Le moins que l'on puisse dire est que, durant tout le conflit étudiant, notre premier ministre a eu une attitude bizarre. Tel Néron regardant Rome brûler en jouant de la harpe, Jean Charest a jeté un regard distrait pour ne pas dire absent sur un Montréal qui s'enflammait de jour en jour. Rieur et sympathique sont pourtant les qualificatifs que lui accolent le plus souvent les gens qui côtoient cet homme tous les jours. Mais il existe un autre côté de Jean Charest : celui d'un être insaisissable et dont même les plus proches ne peuvent prévoir les réactions. Batailleur sans relâche, notre premier ministre s'est construit, au fil des ans une carapace, si épaisse que rien ni personne ne semble l'atteindre.
Par exemple, à ceux qui l'imploraient de constituer une commission d'enquête sur la construction, il tendait un regard vitreux comme si cela ne le regardait pas. Aux autres qui l'imploraient de négocier avec les étudiants, il rejetait du revers de la main tout compromis possible comme si tout était déjà joué d'avance.
Il est évident que l'attitude de Jean Charest n'a pas été normale. Il semblait à la fois ambivalent et torturé comme si un démon le rongeait de l'intérieur. Alors que plein de gens s'affairaient autour de lui à tenter de régler les choses et que le maire de Montréal, en larmes, le suppliait de négocier avec les étudiants, il rajoutait de l'huile sur le feu en ralentissant au maximum le processus de négociations.
Car son attrait pour le pouvoir est tel qu'il n'a malheureusement pu s'empêcher d'utiliser ce conflit pour satisfaire sa passion dévastatrice! Il a, dès le départ, perçu le conflit étudiant comme une arme formidable pour gagner les élections. Toute sa stratégie dans la gérance du conflit étudiant n'aura finalement consisté qu'à fomenter un instant propice à sa réélection.
Et maintenant, après avoir créé l'impasse et l'avoir entretenue soigneusement pendant de longs mois, tout est bel et bien en place comme il le voulait. Peu importe pour lui les dégâts collatéraux que son entêtement a pu créer, pourvu que la population oublie, le temps d'une élection, la corruption qui ronge de toutes parts son gouvernement.
Jean Charest peut donc désormais se positionner en sauveur du peuple. Il promet la paix sociale. Vivement sa réélection qu'il puisse nous la donner! Car malgré ce que plusieurs pensent, Jean Charest sera effectivement réélu facilement. Fort de tous les généreux donateurs, la grosse machine du Parti libéral se mettra en branle et écrasera de tout son poids ses adversaires politiques. Par l'écoeurement généralisé qu'il a su manigancer de main de maître, Jean Charest se ralliera aisément une majorité de la population. Selon plusieurs spécialistes, la mémoire collective des Québécois ne dépasse pas 40 jours. Or, comme la campagne électorale dure 45 jours, l'affaire est dans le sac pour notre premier ministre.
Tout sourire, il a d'ailleurs perdu son air lugubre et hagard des dernières semaines. Il est dans son élément. Après son calvaire printanier, enfin il jouit! Il ne s'appartient plus. Tel un joueur pathologique, il est possédé par le jeu de la politique et il s'amuse follement.

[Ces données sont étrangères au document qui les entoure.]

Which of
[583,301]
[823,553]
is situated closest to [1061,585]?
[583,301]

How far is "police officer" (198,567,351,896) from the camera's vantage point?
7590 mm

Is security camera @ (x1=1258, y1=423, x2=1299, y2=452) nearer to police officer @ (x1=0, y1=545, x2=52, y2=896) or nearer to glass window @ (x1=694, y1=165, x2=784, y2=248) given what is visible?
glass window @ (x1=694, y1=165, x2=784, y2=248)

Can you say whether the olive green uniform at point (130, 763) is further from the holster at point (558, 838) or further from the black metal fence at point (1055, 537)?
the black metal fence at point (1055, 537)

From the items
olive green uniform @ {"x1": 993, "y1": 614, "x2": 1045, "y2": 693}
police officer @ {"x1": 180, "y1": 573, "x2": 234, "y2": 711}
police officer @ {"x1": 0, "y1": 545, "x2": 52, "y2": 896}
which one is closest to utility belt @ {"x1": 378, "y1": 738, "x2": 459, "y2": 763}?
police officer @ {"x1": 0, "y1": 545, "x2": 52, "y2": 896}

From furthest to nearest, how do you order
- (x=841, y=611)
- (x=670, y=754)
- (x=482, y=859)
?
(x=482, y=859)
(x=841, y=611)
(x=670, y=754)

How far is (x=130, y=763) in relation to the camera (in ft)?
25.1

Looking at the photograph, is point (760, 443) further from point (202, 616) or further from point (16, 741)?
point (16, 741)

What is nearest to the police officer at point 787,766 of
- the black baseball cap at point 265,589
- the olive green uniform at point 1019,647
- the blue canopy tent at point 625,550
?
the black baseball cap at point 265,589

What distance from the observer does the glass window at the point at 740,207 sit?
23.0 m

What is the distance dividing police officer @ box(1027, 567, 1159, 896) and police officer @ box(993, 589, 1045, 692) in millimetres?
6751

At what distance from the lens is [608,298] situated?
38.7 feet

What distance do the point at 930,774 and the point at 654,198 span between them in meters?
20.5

Et l'opposition aurait bien tort de crier victoire. Malgré les attentes de plusieurs, ces élections ne règleront malheureusement absolument rien à la situation. Au contraire, avec la loi 78 qui continuera de planer au-dessus de la tête des étudiants, l'automne sera chaud, pour ne pas dire torride! Mais cela, Jean Charest s'en fout, d'abord qu'il est réélu pour un autre quatre ans !

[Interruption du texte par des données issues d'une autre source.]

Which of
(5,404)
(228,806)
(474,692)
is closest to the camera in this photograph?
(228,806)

Il aura donc réussi à berner tout le monde : les partis d'opposition, les journalistes, les commentateurs, les étudiants, la population en général et, jusqu'à un certain point, lui-même ou, du moins... une partie de lui-même. Grotesques, disait-il de ceux qui osaient penser qu'il prendrait prétexte de la situation pour des élections. Pourtant, on le voit aujourd'hui, tel était bien son plan : une stratégie partisane peut-être bien inconsciente de sa part, mais éminemment tragique pour quelqu'un qui est appelé à diriger une province! Et le plus désolant dans cet affreux cauchemar que vit actuellement le Québec est que ce n'est pas seulement nous, mais ce que nous avons de plus précieux, c'est-à-dire notre jeunesse, qui en fera encore les frais. Elle n'aura finalement été pour ce malade du pouvoir narcissique et rêveur que de la chair à élections!